On Scheme

Thoughts on Scheme and teaching Scheme

A Type System For Scheme, Part 2

Posted by Peter on March 24, 2006

Today I will review three proposals for type systems in Scheme. Two of these are practical solutions and one is an academic paper addressing issues of type inference. Hopefully in the future I will get around to summarizing all the major approaches to adding a type system to Scheme, but Rome wasn’t built in a day, or so they say.

The Typedscm dialect (homepage)
The best part about this type system is that it looks “lispy”, that is it uses parentheses as delimiters, so that when the type extensions are embedded in the code they don’t look out of place. Another highlight is that it has a fully featured way to describe the type of a function. Instead of generics there are type functions. For example, to describe a list containing numbers you write (list-of number) and if you need a predicate to test for this type you write (list-of number?) instead. What I described as free types you can also accomplish with this system, but for more details on that I suggest you visit the documentation for yourself. Finally various syntax extension are introduced to help type inference be conducted properly, which I also won’t go into detail about.

Extra coolness:
If the function returns no value you can designate it as such, and if the function doesn’t return to the caller you can also designate that type of return (most systems would simply designate both as returning nothing).

Currently the type system only supports functions that return a single value, and as you might know I am big into multiple return advocacy. Additionally it is not clear how types from a library function or C extension can be determined since they can’t be inferred from their component operations. More important is that types can’t be forced; at least my reading of the document didn’t show how they could be. Why is this important? Well if you are willing to use their new object system it isn’t a big deal, but most people seem to prefer their own variant systems. To make such a system work you need to specify that the return values of some functions should be considered to be of a certain type. Even though your objects are considered functions they also need to be considered to be their own type, otherwise the compiler would let you pass them to a function via any argument that expected a function, not just ones that are appropriate for the object. Likewise you may want to make the types accepted as parameters to a function more restrictive than the inference allows. Finally this system needs to be able to specify that a type is to be considered a specialization of given other types, so that it will identify as those types, as well as identifying as its own type (this allows your custom object types to “cast” in type properly, i.e. they can be passed to function that expect a class they inherited from).

Overall Rating:
8/10: There are some improvements to be made, but a lot of the foundation has been laid, in a way that is consistent with the look and feel of Scheme. Currently this is my favorite system.

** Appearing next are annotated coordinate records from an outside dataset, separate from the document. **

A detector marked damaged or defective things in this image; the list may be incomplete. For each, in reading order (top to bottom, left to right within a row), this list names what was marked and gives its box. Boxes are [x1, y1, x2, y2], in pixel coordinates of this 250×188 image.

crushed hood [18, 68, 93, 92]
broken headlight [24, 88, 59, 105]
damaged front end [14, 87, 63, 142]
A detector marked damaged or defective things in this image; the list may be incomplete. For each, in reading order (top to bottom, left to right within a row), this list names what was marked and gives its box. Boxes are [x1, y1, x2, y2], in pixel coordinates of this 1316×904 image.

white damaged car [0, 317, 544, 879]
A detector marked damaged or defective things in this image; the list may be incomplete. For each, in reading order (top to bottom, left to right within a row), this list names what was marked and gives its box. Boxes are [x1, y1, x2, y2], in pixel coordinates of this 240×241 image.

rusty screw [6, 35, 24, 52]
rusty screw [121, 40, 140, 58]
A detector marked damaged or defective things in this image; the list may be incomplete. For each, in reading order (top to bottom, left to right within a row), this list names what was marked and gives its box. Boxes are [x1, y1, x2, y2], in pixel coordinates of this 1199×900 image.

The Bigloo dialect (homepage)
Bigloo is a very nice extension to Scheme, and I definitely want to investigate it further. My only quibble with its implementation is that continuations are discouraged, although they do provide other nice features. However here I am only reviewing its type system so keep that in mind. Bigloo’s type system looks somewhat like mine, you can type parameters and the return value of a function with a ::type syntax after the parameters. The best feature about this type system is probably its simplicity, but it doesn’t rally do much more beyond this basic checking, and it only supports a few types.

The Bigloo type system doesn’t seem to do much if any type inference. Also you can only create your own types by defining Bigloo classes, so implementing your own object system with typing is right out. Additionally Bigloo does not have the resources to specify a list containing a certain type of member, nor anything more complicated to the best of my knowledge. Finally the type information does not affect the compiled performance in any way. Bigloo’s system is designed more as a small addition to standard Scheme than it is a full fledged extension to it.

Overall Rating:
3/10: Well it’s better than no type system. Bigloo has some other very compelling features going for it however, so expect to see some future posts on it from me.

Paper: A Practical Soft Type System for Scheme (pdf)
Like the first typing system mentioned this is a soft type system, meaning that the type of arguments and data are inferred as much as possible from the type of arguments and return values from known primitive functions. Although a little too theoretical for my taste this system does demonstrate how type inference can remove a lot of work at runtime, as well as how it can be accomplished and proven to work.

It’s a 66 page document, sheesh! Anyhow the main disadvantage of the system is that it is not ambitious enough. Well it actually seems like it could remove many run-time checks, but it doesn’t really help the programmer in complicated situations where they need very complex types in order to catch their errors. Basically this system resorts to run-time checking instead of proposing language extensions that could rectify the problem. So while it does provide an interesting basis for a type-inference system it is not really a practical solution.

Overall Rating:
5/10: It has some good ideas, but nothing that solves programmer problems instead of speed problems (i.e. gives the programmer resources to catch conceptual errors, instead of simply optimizing for speed).